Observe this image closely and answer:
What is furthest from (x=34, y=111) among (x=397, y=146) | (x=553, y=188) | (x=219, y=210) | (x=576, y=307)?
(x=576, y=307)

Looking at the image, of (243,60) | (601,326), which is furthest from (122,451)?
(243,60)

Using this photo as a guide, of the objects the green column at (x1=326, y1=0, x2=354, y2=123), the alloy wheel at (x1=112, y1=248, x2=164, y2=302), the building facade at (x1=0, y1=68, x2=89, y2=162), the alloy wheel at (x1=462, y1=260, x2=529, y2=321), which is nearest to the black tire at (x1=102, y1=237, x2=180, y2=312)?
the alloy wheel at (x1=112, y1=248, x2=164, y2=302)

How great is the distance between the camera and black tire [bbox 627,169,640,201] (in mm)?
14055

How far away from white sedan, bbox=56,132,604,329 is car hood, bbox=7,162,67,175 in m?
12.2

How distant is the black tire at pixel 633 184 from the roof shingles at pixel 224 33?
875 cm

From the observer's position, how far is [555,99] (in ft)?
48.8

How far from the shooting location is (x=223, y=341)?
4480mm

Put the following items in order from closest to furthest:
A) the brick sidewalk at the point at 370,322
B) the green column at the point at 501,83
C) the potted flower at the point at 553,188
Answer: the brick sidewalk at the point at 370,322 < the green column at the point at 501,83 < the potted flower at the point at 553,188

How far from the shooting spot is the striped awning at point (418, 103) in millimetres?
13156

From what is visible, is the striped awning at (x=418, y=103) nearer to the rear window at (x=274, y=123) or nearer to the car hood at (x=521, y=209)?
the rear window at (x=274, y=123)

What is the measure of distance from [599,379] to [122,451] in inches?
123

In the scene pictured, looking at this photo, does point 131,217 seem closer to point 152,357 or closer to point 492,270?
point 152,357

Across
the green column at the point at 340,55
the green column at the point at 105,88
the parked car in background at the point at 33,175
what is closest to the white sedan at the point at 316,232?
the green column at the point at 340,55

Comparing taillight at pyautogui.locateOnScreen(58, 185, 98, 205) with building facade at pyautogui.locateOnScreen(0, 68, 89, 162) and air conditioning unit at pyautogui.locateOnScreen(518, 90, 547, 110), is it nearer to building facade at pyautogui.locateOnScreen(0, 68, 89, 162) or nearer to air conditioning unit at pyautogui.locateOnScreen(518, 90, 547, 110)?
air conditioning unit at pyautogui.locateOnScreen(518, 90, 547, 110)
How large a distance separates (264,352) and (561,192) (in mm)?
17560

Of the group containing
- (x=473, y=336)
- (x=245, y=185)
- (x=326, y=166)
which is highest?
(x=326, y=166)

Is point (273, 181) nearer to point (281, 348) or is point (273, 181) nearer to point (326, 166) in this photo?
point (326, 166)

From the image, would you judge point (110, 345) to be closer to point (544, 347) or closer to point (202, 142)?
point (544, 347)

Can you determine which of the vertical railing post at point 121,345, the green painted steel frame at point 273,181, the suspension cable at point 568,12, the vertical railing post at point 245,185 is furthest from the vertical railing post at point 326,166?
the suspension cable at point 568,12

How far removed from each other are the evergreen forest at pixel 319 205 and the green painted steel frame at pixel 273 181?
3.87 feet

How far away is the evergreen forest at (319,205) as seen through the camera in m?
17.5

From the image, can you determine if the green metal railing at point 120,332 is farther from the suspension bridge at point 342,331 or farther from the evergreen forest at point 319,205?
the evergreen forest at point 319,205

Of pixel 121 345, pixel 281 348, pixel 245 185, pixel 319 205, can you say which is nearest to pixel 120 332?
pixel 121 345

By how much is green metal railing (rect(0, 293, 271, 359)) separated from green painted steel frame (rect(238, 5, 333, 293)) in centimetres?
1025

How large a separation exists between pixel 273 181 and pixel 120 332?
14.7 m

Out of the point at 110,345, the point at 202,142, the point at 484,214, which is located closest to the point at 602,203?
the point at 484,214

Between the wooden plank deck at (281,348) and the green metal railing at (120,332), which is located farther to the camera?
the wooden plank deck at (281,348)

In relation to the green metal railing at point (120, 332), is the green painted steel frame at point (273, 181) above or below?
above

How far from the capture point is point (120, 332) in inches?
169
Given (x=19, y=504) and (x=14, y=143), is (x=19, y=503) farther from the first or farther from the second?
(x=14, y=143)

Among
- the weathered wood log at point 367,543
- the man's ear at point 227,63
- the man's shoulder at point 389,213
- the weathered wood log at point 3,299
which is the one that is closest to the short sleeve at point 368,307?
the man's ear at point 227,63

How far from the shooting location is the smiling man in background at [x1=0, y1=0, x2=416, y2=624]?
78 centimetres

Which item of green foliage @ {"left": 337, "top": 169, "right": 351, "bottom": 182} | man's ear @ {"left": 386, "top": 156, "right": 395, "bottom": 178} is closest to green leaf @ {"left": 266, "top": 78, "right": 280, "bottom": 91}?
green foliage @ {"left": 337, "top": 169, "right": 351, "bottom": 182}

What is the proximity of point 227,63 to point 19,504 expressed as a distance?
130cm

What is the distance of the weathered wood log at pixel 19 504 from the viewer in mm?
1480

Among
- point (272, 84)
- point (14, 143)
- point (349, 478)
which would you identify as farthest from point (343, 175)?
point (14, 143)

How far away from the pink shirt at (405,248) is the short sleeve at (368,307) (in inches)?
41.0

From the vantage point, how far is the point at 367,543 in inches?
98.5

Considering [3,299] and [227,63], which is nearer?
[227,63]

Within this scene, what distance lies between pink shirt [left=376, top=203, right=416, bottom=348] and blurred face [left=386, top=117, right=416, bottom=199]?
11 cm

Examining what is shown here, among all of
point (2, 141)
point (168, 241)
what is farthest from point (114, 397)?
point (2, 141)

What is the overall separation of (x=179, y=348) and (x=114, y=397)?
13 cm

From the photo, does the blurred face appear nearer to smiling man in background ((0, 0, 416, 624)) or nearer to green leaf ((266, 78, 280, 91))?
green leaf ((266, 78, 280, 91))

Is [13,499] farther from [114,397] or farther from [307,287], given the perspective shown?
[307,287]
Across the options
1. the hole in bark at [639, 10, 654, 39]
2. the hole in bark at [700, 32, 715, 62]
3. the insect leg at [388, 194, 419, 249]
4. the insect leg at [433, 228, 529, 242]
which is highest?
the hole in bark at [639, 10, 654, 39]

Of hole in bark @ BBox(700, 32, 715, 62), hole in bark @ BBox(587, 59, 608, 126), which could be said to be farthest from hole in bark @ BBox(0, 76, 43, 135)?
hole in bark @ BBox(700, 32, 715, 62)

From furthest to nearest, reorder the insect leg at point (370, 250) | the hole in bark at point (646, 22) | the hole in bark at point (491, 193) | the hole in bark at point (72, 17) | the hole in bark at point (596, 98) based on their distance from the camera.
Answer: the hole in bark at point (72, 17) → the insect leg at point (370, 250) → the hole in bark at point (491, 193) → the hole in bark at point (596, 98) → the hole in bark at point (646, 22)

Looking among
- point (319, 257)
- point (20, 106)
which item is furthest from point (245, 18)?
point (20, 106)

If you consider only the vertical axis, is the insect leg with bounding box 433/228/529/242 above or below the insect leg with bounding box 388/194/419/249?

### Task to carry out
Can you pull out, verbatim, every line of the data above from its very first line through the line containing "Answer: the brick", including both ends?

### Solved exercise
Observe this image closely and answer:
What is furthest from (x=34, y=111) among (x=397, y=146) | (x=553, y=188) | (x=219, y=210) | (x=576, y=307)?
(x=576, y=307)

Looking at the image, of (243,60) | (601,326), which is furthest from (122,451)?
(243,60)

Using this photo as a guide, of the objects the green column at (x1=326, y1=0, x2=354, y2=123), the alloy wheel at (x1=112, y1=248, x2=164, y2=302), the building facade at (x1=0, y1=68, x2=89, y2=162), the alloy wheel at (x1=462, y1=260, x2=529, y2=321), which is nearest to the black tire at (x1=102, y1=237, x2=180, y2=312)?
the alloy wheel at (x1=112, y1=248, x2=164, y2=302)

How great is the distance between the camera and black tire [bbox 627,169,640,201] (in mm)?
14055

How far away from white sedan, bbox=56,132,604,329 is car hood, bbox=7,162,67,175 in m?
12.2

How distant is the black tire at pixel 633 184 from the roof shingles at pixel 224 33?
875 cm

From the observer's position, how far is [555,99] (in ft)?
48.8

How far from the shooting location is (x=223, y=341)?
4480mm

Put the following items in order from closest to furthest:
A) the brick sidewalk at the point at 370,322
B) the green column at the point at 501,83
C) the potted flower at the point at 553,188
Answer: the brick sidewalk at the point at 370,322 < the green column at the point at 501,83 < the potted flower at the point at 553,188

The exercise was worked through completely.